> TEXT SHOWN:
* * * * *

June 20, 2012
Le 19/06/2012 20:11, Artur Skawina a écrit :
> On 06/19/12 19:30, Christophe Travert wrote:
>> Artur Skawina , dans le message (digitalmars.D:170175), a écrit :
>>> On 06/19/12 15:29, deadalnix wrote:
>>>> Le 19/06/2012 14:30, Artur Skawina a écrit :
>>>>>> Due to D concept of weak purity, this doesn't ensure the required what we need here.
>>>>>
>>>>> Actually, it does - if it can be proved that the delegate can't alter the object
>>>>> via the context pointer (eg because whatever it points to is not mutable) then
>>>>> even D's "pure" is enough. Because the delegate would need to be passed a mutable
>>>>> ref to be able to alter the object, which then could hardly be constructed as
>>>>> "breaking" constness.
>>>>>
>>>>> But such a limit (const/immutable context) would be a problem for the cases where
>>>>> the delegate needs to alter some state (like export the result of some operation),
>>>>> but does _not_ modify the object it's embedded in. Note that the current object may
>>>>> very well be reachable (and mutable) from the delegate - but at some point you have
>>>>> to trust the programmer. Sure, fixing this hole would be great, but /how/ - w/o
>>>>> incurring unacceptable collateral damage?
>>>>>
>>>>
>>>> This isn't a problem as long as the delegate isn't a member of the object. If it is, transitivity is broken, which is something you don't want.
>>>>
>>>> Relying on the trust on the programmer is a dumb idea. Human do mistake, way more than computers. The basic behavior MUST be a safe one.
>>>>
>>>> Transitivity has been introduced for good reason and language already provide a way to break it via cast. So it is unacceptable to rely on programmer on that point.
>>>>
>>>>>> It is possible to get the error when trying to call the delegate instead of preventing to make it const, as I said in the post you quote. It is probably a better solution.
>>>>>
>>>>> Any delegate?
>>>>>
>>>>
>>>> No, any delegate that have type that isn't covariant with the expected delegate type.
>>>
>>>     struct S {
>>>        int i; this(int i) { this.i = i; }
>>>        T* p;
>>>        void f(int i) { this.i = i; /*p.i++;*/ }
>>>     }
>>>     struct T {
>>>        int i; this(int i) { this.i = i; }
>>>        void delegate(int i) f;
>>>     }
>>>
>>>     void main() {
>>>        auto t = new T(42);
>>>        auto s = new S(17);
>>>        s.p = t;
>>>        t.f =&s.f;
>>>        f(t);
>>>     }
>>>
>>>     void f(const (T)* t) {
>>>        t.f(t.i*2);
>>>     }
>>>
>>> You're proposing to make the last 'f' function illegal, just because the
>>> commented out part could happen. I'm saying that this is unlikely to happen
>>> *by accident*, and of course would still be possible by casting away the
>>> constness.

* * * * *

> GIVEN RECORDS:
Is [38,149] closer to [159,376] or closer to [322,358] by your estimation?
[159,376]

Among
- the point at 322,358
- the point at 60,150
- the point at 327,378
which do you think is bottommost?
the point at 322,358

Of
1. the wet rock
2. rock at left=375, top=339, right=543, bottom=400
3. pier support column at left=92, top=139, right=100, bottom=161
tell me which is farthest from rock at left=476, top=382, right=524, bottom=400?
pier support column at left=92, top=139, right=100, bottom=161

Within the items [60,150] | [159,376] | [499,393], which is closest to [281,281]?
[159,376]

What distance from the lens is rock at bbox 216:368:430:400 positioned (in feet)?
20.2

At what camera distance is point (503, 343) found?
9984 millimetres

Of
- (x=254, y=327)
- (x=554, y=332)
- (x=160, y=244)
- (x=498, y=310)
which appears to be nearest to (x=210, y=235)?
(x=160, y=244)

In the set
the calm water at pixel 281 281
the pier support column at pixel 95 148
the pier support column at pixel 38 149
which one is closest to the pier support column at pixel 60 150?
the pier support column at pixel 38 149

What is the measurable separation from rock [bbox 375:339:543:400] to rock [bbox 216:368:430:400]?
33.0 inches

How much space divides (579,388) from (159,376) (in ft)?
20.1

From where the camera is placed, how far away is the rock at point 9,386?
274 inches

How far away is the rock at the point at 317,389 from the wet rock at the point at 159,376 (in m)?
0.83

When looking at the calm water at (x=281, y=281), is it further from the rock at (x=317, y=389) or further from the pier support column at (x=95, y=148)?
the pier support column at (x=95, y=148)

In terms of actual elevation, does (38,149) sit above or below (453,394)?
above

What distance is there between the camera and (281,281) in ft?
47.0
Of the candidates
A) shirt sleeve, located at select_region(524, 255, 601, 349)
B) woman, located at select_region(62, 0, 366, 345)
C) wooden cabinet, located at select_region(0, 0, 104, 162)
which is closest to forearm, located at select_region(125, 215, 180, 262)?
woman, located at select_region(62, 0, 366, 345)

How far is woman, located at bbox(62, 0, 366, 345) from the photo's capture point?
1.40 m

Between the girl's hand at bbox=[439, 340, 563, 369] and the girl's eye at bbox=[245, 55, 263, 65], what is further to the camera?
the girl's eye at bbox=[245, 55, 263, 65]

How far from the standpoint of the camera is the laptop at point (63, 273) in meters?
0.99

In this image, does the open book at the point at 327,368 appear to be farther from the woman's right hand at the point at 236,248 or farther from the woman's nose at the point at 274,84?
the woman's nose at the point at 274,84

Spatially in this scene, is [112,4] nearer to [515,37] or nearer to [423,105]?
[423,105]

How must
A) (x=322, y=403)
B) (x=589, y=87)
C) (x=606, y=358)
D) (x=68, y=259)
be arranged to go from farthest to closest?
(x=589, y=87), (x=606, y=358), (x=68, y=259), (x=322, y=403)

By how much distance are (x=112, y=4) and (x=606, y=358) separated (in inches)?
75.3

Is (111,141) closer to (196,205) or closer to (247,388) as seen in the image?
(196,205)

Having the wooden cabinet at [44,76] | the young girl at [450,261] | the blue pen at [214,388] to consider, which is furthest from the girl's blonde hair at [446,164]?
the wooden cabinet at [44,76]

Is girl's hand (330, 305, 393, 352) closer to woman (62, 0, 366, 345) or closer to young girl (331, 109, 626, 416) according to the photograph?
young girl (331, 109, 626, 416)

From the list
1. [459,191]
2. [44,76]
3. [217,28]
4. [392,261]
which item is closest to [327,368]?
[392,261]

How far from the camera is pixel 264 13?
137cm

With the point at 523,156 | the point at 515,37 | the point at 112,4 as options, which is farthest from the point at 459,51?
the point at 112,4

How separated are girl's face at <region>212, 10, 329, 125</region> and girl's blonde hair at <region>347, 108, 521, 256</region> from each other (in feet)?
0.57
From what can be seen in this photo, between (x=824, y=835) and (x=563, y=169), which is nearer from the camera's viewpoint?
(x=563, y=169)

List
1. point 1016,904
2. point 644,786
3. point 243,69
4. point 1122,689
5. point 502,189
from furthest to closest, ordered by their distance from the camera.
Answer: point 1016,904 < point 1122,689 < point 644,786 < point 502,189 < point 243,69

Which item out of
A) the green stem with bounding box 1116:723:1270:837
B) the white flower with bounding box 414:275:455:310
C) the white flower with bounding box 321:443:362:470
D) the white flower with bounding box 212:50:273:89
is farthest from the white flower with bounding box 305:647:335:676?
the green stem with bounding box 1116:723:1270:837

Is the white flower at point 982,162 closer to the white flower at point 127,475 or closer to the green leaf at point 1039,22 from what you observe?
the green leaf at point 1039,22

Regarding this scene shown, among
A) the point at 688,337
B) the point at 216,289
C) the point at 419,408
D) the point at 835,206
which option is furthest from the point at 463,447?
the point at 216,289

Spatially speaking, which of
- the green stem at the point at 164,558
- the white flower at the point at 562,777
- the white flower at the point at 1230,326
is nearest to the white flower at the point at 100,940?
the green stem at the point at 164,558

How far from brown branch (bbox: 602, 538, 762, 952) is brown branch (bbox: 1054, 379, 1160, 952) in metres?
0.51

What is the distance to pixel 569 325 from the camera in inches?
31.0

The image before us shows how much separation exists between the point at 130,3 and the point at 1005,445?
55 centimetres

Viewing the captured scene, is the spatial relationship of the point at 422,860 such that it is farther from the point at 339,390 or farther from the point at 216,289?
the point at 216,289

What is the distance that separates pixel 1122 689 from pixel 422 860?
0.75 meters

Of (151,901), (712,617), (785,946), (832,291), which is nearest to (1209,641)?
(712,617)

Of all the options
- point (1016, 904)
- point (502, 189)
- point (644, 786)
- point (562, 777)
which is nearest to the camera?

* * * * *

> DIRECTIVES:
- 1) Extract every line of the listing that contains the string "camera". Case counts.
- 2) Supply the next part of the forum thread on delegates and constness in D, starting after its last sentence.

> EXPECTED RESULTS:
- 1)
At what camera distance is point (503, 343) found?
From where the camera is placed, how far away is the rock at point 9,386?
What distance is there between the camera and (281,281) in ft?
Between the girl's hand at bbox=[439, 340, 563, 369] and the girl's eye at bbox=[245, 55, 263, 65], what is further to the camera?
How far from the standpoint of the camera is the laptop at point (63, 273) in meters?
How far from the camera is pixel 264 13?
From what can be seen in this photo, between (x=824, y=835) and (x=563, y=169), which is nearer from the camera's viewpoint?
from furthest to closest, ordered by their distance from the camera.
What is the distance to pixel 569 325 from the camera in inches?
which is nearest to the camera?

- 2)
>>> But banning "unsafe" delegates would result in casts *when using "safe" ones*
>>> - which is not a real improvement because this would make the "bad" casts much
>>> harder to spot.
>>
>>
>> The proper way to do this is not cast, it is to give the proper
>> constness for all types and methods :
>>
>>     struct S {
>>        int i; this(int i) { this.i = i; }
>>        T* p;
>>        void f(int i) const { this.i = i; /*p.i++;*/ }
>> // the commented part is illegal because S.f is const
>
> Not just the commented part.
>
>>     }
>>     struct T {
>>        int i; this(int i) { this.i = i; }
>>        void delegate(int i) const f;
>>    // T.f is const to be callable from .f
>>     }
>>
>>     void main() {
>>        auto t = new T(42);
>>        auto s = new S(17);
>>        s.p = t;
>>        t.f =&s.f; // legal when T.f is const because S.f is also const
>
> Only a const T.f would be pointless.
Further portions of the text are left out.